With the recently passed state budget slicing $35.1 million from Wake schools, the stimulus money is welcome. But those funds are earmarked for special education programs and high-poverty schools and can’t be spent elsewhere, said Donna Hargens, the school district’s chief academic officer.
The school district let go 1,496 employees whose contracts expired June 30. It has since rehired 911 of them, but only about 10 percent were rehired using stimulus dollars, Hargens said.
“We have less money, less recurring revenue, and I don’t think the recovery is going to be as quick as the decline,” Wake schools Superintendent Del Burns said at a joint meeting of the school board and Board of Commissioners. “We’re trying to be proactive about that.”

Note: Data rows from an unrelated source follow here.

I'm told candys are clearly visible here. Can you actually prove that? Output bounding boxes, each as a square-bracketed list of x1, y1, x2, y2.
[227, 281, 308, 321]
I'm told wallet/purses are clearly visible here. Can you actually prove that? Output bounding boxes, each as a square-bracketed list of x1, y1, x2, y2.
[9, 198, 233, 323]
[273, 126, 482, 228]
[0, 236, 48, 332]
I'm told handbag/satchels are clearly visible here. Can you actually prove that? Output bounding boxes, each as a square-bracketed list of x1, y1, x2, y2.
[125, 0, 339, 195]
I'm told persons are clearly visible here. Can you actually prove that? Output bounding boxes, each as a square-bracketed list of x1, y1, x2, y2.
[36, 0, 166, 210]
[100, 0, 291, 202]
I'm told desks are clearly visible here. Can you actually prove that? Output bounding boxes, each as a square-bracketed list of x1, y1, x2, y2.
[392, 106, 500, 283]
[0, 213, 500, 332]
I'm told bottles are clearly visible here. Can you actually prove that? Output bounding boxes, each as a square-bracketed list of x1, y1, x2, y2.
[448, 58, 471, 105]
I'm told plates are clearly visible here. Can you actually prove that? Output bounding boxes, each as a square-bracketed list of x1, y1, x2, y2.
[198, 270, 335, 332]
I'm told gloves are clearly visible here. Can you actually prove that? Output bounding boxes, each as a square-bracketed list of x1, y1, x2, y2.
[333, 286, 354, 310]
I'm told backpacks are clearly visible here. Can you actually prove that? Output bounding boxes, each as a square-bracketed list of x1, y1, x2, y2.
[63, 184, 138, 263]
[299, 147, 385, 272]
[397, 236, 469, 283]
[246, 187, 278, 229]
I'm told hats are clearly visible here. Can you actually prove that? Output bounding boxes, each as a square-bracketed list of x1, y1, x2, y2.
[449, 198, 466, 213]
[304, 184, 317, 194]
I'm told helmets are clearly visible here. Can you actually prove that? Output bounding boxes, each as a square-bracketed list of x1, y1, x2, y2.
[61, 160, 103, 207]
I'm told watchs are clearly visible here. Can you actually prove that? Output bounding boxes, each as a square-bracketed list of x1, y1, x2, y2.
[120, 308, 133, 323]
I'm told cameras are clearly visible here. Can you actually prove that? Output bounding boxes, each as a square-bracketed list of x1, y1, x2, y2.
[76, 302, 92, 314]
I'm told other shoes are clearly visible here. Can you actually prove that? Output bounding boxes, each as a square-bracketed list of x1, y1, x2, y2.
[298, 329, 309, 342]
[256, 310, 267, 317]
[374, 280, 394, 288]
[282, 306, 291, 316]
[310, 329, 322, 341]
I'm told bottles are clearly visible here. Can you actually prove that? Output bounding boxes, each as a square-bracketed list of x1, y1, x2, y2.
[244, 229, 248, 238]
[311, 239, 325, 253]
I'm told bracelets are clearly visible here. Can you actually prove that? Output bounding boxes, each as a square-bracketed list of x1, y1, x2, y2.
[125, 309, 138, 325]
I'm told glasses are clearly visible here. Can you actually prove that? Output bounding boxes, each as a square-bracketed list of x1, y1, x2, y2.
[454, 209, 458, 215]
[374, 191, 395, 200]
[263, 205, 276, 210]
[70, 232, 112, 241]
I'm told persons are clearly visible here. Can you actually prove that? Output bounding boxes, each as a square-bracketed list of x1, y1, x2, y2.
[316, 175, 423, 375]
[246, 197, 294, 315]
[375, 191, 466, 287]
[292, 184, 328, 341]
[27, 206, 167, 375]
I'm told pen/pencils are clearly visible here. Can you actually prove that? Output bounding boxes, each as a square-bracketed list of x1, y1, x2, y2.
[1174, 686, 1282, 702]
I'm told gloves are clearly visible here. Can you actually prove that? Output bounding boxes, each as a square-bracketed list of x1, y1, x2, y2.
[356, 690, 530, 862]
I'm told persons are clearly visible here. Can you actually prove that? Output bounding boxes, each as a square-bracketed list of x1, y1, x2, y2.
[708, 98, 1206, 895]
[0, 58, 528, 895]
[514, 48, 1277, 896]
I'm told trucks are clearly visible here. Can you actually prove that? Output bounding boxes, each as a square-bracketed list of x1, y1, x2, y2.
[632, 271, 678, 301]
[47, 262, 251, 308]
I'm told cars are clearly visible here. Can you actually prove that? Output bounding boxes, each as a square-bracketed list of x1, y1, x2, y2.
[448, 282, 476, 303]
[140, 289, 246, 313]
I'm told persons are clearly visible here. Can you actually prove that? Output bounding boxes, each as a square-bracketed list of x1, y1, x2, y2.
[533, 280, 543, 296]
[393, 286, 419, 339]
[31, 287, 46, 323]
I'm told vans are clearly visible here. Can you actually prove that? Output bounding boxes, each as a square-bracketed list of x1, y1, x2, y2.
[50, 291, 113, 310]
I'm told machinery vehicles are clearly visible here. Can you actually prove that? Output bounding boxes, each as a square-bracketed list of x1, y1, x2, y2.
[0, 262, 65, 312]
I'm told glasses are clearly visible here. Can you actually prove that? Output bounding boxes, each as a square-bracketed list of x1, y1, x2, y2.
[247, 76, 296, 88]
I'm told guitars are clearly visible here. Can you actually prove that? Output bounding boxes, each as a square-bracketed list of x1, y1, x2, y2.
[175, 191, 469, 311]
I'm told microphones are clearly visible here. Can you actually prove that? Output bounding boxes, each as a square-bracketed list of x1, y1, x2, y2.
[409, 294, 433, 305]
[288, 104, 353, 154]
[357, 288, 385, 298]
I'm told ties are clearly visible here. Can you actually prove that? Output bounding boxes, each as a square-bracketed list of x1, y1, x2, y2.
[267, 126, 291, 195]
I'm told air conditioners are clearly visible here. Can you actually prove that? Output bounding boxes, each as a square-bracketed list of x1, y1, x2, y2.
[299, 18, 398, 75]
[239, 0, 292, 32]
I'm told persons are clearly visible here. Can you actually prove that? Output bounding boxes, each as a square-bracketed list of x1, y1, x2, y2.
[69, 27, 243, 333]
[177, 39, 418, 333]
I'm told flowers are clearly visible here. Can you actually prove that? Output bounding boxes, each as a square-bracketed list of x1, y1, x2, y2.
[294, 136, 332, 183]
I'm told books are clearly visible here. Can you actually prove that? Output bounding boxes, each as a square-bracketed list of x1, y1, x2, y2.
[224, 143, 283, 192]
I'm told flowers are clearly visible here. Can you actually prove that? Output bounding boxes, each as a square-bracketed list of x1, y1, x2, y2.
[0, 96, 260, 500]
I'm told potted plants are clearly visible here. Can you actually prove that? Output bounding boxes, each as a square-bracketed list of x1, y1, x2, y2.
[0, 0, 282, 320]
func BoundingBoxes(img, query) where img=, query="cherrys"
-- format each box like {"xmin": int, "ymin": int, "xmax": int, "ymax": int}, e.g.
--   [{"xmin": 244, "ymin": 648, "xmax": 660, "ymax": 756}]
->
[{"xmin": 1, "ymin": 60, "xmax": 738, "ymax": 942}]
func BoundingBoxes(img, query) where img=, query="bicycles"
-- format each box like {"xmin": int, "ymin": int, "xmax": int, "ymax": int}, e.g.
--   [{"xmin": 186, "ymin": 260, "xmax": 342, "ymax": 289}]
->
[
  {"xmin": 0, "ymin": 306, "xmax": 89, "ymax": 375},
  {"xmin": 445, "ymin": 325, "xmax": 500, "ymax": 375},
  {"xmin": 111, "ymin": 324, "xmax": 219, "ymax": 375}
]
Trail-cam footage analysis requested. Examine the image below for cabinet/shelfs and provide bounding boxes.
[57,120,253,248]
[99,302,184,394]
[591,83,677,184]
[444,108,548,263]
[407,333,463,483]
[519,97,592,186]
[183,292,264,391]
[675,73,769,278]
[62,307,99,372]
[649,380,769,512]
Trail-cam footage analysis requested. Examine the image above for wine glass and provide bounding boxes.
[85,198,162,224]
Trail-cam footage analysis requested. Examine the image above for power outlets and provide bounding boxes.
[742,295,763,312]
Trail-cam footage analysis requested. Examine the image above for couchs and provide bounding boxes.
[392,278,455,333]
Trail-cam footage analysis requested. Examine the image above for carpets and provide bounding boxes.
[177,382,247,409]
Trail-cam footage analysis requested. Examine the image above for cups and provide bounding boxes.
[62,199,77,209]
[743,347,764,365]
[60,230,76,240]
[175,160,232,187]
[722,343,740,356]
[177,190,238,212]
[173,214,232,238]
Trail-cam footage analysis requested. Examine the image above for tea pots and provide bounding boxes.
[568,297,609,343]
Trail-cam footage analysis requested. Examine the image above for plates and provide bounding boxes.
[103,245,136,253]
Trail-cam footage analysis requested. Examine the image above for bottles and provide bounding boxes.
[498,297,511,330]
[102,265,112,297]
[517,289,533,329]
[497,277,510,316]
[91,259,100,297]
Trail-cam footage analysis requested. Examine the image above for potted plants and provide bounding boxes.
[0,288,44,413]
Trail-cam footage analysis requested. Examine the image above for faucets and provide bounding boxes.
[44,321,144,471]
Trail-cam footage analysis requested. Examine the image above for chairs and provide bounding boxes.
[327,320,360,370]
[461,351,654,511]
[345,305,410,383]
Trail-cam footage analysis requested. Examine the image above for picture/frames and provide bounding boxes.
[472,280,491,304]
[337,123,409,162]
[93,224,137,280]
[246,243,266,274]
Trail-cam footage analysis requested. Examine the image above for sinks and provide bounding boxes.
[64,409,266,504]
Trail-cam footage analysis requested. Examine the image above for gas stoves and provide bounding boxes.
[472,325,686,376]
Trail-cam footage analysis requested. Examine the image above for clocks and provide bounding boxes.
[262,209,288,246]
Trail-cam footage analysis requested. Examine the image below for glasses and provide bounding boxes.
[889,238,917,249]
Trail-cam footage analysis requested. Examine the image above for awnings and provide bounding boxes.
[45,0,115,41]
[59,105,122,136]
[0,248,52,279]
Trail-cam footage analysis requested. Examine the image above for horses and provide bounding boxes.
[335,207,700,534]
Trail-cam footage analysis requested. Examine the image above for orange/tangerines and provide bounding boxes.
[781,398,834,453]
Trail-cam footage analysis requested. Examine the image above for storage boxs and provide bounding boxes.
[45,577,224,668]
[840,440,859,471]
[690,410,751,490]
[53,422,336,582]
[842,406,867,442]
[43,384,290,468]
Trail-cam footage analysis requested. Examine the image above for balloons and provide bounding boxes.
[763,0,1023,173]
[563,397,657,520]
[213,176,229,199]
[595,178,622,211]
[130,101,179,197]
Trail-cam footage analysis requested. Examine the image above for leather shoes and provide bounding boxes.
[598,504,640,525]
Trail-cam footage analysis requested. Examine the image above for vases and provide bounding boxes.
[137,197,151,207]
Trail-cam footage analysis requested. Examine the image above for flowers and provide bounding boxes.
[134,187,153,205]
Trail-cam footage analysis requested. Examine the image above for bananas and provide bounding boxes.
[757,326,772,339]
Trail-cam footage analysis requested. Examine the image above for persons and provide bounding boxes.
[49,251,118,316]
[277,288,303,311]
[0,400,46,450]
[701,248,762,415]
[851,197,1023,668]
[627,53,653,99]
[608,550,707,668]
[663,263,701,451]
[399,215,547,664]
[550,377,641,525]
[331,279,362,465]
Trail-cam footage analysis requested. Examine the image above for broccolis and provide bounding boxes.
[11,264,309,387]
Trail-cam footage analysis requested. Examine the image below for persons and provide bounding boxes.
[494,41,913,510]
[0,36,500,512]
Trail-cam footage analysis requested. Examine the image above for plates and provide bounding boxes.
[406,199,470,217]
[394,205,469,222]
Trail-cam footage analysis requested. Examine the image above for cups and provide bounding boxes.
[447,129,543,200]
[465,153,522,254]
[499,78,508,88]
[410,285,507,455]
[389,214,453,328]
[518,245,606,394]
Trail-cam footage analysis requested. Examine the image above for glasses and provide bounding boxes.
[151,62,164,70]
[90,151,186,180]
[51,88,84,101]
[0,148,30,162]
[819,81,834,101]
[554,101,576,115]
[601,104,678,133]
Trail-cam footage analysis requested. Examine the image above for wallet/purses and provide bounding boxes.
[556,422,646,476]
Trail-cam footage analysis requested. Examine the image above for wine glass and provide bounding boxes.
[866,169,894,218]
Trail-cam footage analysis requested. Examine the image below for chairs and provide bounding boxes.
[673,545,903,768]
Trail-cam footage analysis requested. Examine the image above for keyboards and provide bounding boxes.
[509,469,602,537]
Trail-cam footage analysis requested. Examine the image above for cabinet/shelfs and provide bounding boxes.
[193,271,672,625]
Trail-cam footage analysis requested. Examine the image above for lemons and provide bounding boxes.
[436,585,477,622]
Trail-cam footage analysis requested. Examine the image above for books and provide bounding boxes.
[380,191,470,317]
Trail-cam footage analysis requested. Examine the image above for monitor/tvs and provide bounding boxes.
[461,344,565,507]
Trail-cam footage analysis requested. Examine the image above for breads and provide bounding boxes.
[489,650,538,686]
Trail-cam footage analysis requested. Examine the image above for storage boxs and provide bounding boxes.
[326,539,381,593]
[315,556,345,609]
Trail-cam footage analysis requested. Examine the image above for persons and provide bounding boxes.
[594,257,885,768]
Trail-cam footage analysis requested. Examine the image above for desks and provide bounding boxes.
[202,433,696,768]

Because of the strict guidelines that go with federal money, the school district has also been put in the awkward position: cutting a significant number of teachers and staff while simultaneously creating 99 new positions.
The new positions include 53 teaching jobs and 45 math coach positions at Title I schools — those with high levels of free or reduced-price lunch students — plus a single administrative position to manage the math coach staff.
At the same time, more than 550 teachers and staff, out of nearly 1,500 let go, have not been rehired or guaranteed future positions. Hargens said the new positions were not reserved for those let go when their contracts expired, though those former Wake employees could apply for the jobs created or saved by federal money.
“Those 99 positions were created and posted [for consideration] and people were hired, so it may be that some of the people [who were let go June 30] were rehired,” Hargens said.
The rest of the federal money spent so far was used to maintain 100 positions in special needs education — 92 teachers and eight teachers’ assistants.
Wake County received a total of $46.4 million in stimulus funds for education, part of a larger stimulus grant that was distributed by the national Department of Education. Wake’s share is divided into roughly $30 million set aside for special needs education and $16 million designated for 45 Title I schools.
But David Neter, the Wake school district’s chief business officer, warned that the state needs to find additional sources of revenue so the school system is not left with a massive hole in its budget when federal stimulus money runs out.
“The problem with [federal funding] is that it falls off a cliff in two years,” he said.
Despite the money flowing in from Washington, Burns reiterated that students will be feeling the economic pinch through larger class sizes in grades four through 12, fewer offerings of elective courses and a reduction in services such as transportation.
“This is the first year I’ve experienced where there has been a significant impact at the school level,” he said.